Prometheus provides statsd_exporter to receive statsd metrics and turn those into key => value prometheus metrics according to a user-supplied mapping. The resulting metrics are then exposed via HTTP for prometheus server to scrape.
One idea to integrate statsd_exporter into our statsd traffic is to put it "inline" between the application and statsd.eqiad.wmnet. In other words we would need to:
- Modify statsd_exporter to mirror received udp packets to statsd.eqiad.wmnet and install it on end hosts
- Opt-in applications by changing their statsd host from statsd.eqiad.wmnet to localhost
- Extend the statsd_exporter mapping file to include mappings for our statsd metrics.
This method works well for applications/languages that are request-scoped (e.g. php) since there isn't necessarily a server process to keep and aggregate metrics in. For services that qualify, the recommended way is to switch to Prometheus client for instrumentation.
Cassandra
Cassandra is hosted on separate Graphite machines due to the number and size of metrics it pushes, particularly in conjunction with Restbase. It should be evaluated separatedly too if e.g. a separate prometheus instance makes sense. WRT implementation there are two viable options:
- Scrape JMX cassandra metrics with https://github.com/prometheus/jmx_exporter either externally with a JMX connection or as a "java agent" on the side to cassandra
- Add Prometheus java client (https://github.com/prometheus/client_java) to cassandra-metrics-collector (https://github.com/wikimedia/cassandra-metrics-collector) alongside Graphite support.

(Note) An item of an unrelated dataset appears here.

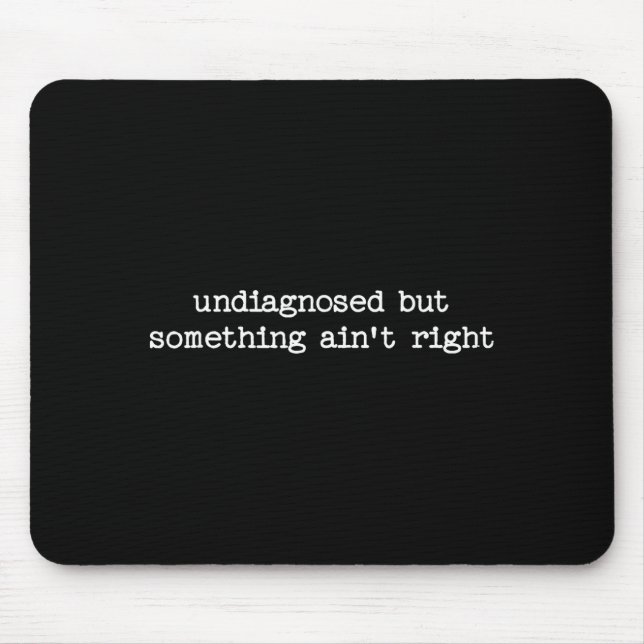 Undiagnosed But Soing Aint Right Sarcastic Quote G Mouse Pad (Front)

- Add Prometheus java client to creole (https://github.com/eevans/creole)
Dashboards
Grafana dashboards will need porting from Graphite to Prometheus metrics; this is likely to be the most labor-intensive part since most (all?) dashboards are hand-curated. While it should be possible to programmatically change statsd metric names into prometheus metric names, the query language is different enough to make this impractical except for very basic cases.